------ Text segment ------
The key to unraveling this mystery lies, of course, in decoding doe-eyed Jane’s skin ink. The first clue comes in the pilot episode when Jane—conveniently—translates a Chinese tattoo containing that day’s date and a location. Turns out the address belongs to some Chinese student who’s about to blow up the Statue of Liberty. (Our super clue-solving team deciphers that one from the bomber’s cryptic mention of “The Mother of Immigrants.”) Weller and Jane race to stop the bombing. Fortunately, Jane appears to be some sort of highly trained Navy SEAL with super combat skills in addition to her formidable language talents. (“No female has ever graduated SEAL training,” one Doubting Thomas points out. “Would they tell you if one did?” spouts someone else with impeccable logic. … Yes, they would, guys.) Anyway, the day is saved and mismatched buddy cops Weller and Jane live to crime-solve another day.
------ Material shown ------
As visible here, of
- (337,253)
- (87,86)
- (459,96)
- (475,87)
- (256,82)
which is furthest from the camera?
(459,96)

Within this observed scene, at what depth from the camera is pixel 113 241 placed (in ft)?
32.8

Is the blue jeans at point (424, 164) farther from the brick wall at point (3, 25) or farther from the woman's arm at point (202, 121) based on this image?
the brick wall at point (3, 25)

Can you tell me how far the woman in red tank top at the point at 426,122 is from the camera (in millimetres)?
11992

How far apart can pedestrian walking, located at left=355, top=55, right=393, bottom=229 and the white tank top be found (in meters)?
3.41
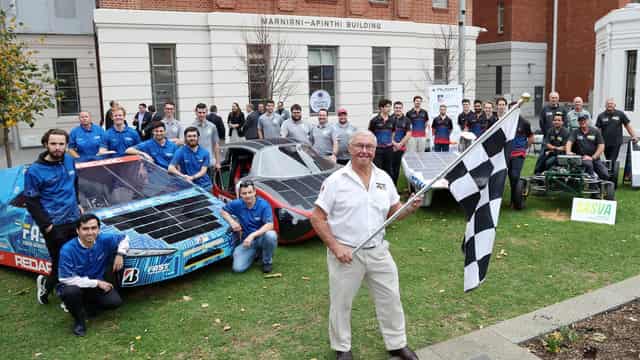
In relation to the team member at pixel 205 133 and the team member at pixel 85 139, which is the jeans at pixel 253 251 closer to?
------
* What this exercise asks *
1. In the passage on Jane's tattoos, what landmark is the Chinese student about to blow up?
2. Repeat the entire listing above word for word, leaving out the picture.
The passage on Jane's tattoos and the listing are unrelated to each other.

* Per-task outputs *
1. The Statue of Liberty.

2.
As visible here, of
- (337,253)
- (87,86)
- (459,96)
- (475,87)
- (256,82)
which is furthest from the camera?
(459,96)

Within this observed scene, at what depth from the camera is pixel 113 241 placed (in ft)?
32.8

Is the blue jeans at point (424, 164) farther from the brick wall at point (3, 25) or farther from the woman's arm at point (202, 121) based on this image?
the brick wall at point (3, 25)

Can you tell me how far the woman in red tank top at the point at 426,122 is from the camera (in millimetres)?
11992

How far apart can pedestrian walking, located at left=355, top=55, right=393, bottom=229 and the white tank top be found (in meters)?
3.41
In relation to the team member at pixel 205 133 and the team member at pixel 85 139, which is the jeans at pixel 253 251 closer to?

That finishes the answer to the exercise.